To exercise any of these rights, contact us at support@catchdiff.com. We will respond within 30 days.
4. International Data Transfers
CatchDiff uses the following third-party services which may involve international transfers of personal data:
- Vercel Inc. (USA) — web hosting. Data transfers are covered by the EU-US Data Privacy Framework and Vercel's Standard Contractual Clauses (SCCs). See vercel.com/legal/privacy-policy.
- Supabase Inc. (USA) — database. Data transfers use Standard Contractual Clauses. You may choose EU-region hosting. See supabase.com/privacy.
- Stripe Inc. (USA) — payment processing for desktop app purchases only. Covered by SCCs and Stripe's DPA. See stripe.com/privacy.
PDF document content is never transferred to any third party. Only the operational data listed in Section 2 is processed by the above services.
5. Cookies and Consent Records
CatchDiff stores a consent record in your browser's localStorage when you accept our terms. This is not a tracking cookie — it is a technical necessity to avoid asking for consent on every visit.

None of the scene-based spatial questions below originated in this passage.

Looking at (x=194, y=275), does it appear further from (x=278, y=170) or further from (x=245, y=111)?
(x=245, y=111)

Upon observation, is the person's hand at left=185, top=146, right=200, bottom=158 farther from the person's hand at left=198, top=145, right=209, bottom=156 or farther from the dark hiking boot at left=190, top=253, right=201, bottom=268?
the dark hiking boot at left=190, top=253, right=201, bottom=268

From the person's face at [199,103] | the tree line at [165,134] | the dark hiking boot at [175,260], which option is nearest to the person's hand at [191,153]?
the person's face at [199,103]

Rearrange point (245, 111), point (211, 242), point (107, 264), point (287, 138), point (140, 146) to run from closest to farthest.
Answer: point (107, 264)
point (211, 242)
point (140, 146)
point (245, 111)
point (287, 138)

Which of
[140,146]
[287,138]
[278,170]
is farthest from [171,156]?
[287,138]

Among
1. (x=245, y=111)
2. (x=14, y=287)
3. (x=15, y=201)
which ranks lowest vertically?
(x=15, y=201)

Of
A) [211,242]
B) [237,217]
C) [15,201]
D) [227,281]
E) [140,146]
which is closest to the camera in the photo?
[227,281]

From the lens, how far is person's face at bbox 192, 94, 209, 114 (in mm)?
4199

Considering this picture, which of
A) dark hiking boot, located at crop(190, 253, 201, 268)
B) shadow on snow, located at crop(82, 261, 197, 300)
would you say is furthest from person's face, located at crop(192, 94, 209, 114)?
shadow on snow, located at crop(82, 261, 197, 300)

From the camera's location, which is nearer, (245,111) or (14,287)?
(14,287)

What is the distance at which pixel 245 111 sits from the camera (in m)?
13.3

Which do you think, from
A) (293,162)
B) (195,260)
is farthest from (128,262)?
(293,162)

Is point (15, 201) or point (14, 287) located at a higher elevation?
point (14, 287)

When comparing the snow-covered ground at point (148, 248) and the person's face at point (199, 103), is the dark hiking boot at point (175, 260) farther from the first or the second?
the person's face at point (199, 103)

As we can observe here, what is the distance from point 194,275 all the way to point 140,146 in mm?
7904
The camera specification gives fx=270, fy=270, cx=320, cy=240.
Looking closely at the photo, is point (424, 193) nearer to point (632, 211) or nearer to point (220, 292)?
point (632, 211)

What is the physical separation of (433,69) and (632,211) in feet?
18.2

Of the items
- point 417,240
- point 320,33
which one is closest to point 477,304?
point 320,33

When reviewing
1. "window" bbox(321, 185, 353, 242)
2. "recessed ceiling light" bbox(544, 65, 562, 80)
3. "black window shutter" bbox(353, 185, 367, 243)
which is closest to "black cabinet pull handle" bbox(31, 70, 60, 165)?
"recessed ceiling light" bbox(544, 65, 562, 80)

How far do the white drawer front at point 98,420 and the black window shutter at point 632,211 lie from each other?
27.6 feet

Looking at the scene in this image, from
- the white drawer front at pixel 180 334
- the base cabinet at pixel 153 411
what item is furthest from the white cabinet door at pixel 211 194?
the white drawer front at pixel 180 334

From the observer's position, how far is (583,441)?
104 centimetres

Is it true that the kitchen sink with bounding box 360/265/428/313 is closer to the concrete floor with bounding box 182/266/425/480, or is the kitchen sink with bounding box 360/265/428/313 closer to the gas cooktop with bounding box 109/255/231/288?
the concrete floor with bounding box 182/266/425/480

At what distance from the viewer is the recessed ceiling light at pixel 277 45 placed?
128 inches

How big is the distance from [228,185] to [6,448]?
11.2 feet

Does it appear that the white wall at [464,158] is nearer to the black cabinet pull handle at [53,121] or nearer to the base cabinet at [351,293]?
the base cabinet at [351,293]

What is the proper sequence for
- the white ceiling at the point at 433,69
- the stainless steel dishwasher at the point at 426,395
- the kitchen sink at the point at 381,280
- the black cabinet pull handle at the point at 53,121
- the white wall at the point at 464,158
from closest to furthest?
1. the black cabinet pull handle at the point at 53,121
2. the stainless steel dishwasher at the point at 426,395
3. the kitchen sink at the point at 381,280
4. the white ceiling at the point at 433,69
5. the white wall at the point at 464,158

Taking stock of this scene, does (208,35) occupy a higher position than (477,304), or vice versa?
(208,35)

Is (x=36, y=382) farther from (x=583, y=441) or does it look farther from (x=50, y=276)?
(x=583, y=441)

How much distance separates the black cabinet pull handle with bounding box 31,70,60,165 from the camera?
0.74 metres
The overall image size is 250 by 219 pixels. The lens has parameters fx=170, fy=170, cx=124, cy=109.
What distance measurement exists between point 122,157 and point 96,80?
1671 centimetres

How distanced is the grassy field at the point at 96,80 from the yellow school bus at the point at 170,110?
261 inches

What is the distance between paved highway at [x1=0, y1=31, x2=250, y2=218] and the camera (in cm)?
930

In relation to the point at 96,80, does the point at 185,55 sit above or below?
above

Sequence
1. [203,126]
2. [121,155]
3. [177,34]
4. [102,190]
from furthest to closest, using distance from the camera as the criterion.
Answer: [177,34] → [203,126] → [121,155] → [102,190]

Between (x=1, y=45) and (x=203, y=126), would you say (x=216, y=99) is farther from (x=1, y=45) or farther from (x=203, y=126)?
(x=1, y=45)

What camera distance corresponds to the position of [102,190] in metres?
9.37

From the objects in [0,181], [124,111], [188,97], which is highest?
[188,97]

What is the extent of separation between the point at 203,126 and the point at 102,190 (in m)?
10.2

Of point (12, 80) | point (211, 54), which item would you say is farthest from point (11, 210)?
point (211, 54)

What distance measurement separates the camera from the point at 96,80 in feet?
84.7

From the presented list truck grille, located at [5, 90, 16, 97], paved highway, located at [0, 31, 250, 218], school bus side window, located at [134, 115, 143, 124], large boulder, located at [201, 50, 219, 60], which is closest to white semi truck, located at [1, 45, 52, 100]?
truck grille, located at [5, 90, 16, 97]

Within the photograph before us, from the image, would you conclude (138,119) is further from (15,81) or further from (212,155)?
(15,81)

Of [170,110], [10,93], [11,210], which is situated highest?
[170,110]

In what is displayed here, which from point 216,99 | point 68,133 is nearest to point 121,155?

We also log your IP address, user agent, consent version, and timestamp to our database when you accept, as required by GDPR Art. 7(1) to demonstrate that consent was obtained. This record is retained for 3 years and is not used for any other purpose.

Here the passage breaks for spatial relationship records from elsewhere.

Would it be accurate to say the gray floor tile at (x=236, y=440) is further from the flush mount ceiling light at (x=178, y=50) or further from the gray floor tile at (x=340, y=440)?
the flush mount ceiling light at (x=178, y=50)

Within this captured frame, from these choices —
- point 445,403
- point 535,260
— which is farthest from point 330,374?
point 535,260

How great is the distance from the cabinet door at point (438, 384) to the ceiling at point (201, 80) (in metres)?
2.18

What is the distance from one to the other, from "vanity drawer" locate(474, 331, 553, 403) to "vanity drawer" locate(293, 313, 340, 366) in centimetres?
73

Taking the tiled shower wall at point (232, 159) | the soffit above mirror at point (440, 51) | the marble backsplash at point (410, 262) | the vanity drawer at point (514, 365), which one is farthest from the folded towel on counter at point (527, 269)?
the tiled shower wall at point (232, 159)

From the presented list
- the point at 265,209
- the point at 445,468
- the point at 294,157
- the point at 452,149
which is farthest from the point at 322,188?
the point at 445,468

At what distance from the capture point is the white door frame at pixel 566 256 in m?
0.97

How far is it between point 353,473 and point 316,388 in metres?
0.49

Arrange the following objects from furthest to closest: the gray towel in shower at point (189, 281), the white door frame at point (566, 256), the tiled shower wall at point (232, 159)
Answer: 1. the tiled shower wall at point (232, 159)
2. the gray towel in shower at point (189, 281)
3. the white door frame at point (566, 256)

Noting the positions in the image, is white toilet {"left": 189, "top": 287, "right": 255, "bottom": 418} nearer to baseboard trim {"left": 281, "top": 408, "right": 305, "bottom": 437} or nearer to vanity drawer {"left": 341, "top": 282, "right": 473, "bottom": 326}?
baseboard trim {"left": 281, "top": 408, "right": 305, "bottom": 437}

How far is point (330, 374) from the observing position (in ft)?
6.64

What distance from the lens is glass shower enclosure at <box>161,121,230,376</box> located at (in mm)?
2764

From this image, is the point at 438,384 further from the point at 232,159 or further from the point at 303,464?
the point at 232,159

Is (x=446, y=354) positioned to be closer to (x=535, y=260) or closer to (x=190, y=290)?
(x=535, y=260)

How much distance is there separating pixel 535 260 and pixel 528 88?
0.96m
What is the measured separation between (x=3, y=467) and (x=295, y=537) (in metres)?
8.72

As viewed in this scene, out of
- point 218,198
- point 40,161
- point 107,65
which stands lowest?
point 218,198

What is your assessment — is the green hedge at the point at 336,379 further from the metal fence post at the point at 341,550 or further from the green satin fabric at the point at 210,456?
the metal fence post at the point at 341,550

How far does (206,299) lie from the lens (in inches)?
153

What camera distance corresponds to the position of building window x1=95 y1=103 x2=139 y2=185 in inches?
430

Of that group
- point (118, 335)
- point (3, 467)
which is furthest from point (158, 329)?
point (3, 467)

6. Right to Lodge a Complaint
If you believe we have not handled your data in accordance with applicable law, you have the right to lodge a complaint with your national supervisory authority:
- EU residents — contact the supervisory authority in your EU member state. Find your authority at edpb.europa.eu.
- UK residents — contact the Information Commissioner's Office (ICO) at ico.org.uk.
We encourage you to contact us first at support@catchdiff.com so we can try to resolve your concern directly.
7. Data Protection Officer
CatchDiff is a small service and is not required to appoint a Data Protection Officer under Art. 37 GDPR. For all data protection matters, contact support@catchdiff.com.
8. Changes to This Addendum
We may update this addendum to reflect changes in law or our practices. Material changes will be communicated by updating the date above and, where required, by re-requesting consent.